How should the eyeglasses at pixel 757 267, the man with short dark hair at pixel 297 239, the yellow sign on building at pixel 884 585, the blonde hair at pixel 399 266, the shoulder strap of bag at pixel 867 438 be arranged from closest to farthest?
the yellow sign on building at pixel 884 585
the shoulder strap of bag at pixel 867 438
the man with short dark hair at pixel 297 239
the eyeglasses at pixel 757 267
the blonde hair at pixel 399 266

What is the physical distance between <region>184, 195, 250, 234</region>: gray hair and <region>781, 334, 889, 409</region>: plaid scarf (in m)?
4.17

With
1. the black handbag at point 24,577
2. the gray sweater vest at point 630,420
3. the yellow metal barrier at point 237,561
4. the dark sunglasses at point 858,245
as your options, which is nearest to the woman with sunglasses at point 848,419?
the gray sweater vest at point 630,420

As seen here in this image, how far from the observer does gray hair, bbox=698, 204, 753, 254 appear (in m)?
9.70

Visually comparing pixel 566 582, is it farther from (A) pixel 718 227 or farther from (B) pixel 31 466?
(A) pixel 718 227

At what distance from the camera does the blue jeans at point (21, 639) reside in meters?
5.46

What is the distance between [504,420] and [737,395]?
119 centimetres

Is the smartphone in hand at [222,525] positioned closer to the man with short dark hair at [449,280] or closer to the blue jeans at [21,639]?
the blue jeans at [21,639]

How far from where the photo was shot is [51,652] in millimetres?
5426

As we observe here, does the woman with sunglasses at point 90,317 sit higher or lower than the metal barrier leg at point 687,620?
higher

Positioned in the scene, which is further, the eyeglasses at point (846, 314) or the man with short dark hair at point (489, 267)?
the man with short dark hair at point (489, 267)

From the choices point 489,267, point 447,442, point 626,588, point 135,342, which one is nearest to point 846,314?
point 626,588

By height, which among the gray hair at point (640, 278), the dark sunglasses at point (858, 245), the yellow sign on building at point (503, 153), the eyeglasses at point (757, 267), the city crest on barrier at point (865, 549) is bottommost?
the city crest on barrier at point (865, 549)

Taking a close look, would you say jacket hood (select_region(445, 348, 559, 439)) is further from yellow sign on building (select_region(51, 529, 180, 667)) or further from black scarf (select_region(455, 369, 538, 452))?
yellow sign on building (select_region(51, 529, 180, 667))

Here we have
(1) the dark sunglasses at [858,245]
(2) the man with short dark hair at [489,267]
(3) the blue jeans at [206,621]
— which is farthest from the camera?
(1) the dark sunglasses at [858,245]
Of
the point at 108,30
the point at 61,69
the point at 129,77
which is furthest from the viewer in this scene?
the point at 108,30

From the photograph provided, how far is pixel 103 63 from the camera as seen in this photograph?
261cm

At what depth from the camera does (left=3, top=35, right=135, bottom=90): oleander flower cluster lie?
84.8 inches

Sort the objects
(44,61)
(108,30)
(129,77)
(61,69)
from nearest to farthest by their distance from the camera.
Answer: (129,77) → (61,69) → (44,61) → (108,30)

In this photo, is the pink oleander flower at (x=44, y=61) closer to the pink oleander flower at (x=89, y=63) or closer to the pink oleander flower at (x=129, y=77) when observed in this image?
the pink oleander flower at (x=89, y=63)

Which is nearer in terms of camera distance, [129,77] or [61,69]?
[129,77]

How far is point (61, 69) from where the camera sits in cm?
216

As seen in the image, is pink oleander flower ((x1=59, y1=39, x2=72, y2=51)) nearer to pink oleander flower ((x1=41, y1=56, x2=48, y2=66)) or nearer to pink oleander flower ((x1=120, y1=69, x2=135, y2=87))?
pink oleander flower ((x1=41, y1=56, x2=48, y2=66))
____
> _WHAT IS REQUIRED_: Copy out the lines from the line containing "Taking a close" to the end of the listing above, without alteration.

> _SOLUTION FOR THIS PROBLEM_:
Taking a close look, would you say jacket hood (select_region(445, 348, 559, 439)) is further from yellow sign on building (select_region(51, 529, 180, 667)) or further from black scarf (select_region(455, 369, 538, 452))?
yellow sign on building (select_region(51, 529, 180, 667))

Here we have
(1) the dark sunglasses at [858,245]
(2) the man with short dark hair at [489,267]
(3) the blue jeans at [206,621]
— which is farthest from the camera?
(1) the dark sunglasses at [858,245]
Of
the point at 108,30
the point at 61,69
the point at 129,77
which is furthest from the viewer in this scene?
the point at 108,30

From the photograph provided, how far is pixel 103 63 from the camera as seen in this photograph?
261cm

At what depth from the camera does (left=3, top=35, right=135, bottom=90): oleander flower cluster lie?
84.8 inches

Sort the objects
(44,61)
(108,30)
(129,77)
(61,69)
from nearest to farthest by their distance from the camera.
Answer: (129,77) → (61,69) → (44,61) → (108,30)

In this photo, is the pink oleander flower at (x=44, y=61) closer to the pink oleander flower at (x=89, y=63) or closer to the pink oleander flower at (x=129, y=77) when observed in this image?
the pink oleander flower at (x=89, y=63)

Which is nearer in terms of camera distance, [129,77] or [61,69]?
[129,77]

How far is point (61, 69) from where the camera sits in cm?
216

As seen in the image, is pink oleander flower ((x1=59, y1=39, x2=72, y2=51)) nearer to pink oleander flower ((x1=41, y1=56, x2=48, y2=66)) or nearer to pink oleander flower ((x1=120, y1=69, x2=135, y2=87))?
pink oleander flower ((x1=41, y1=56, x2=48, y2=66))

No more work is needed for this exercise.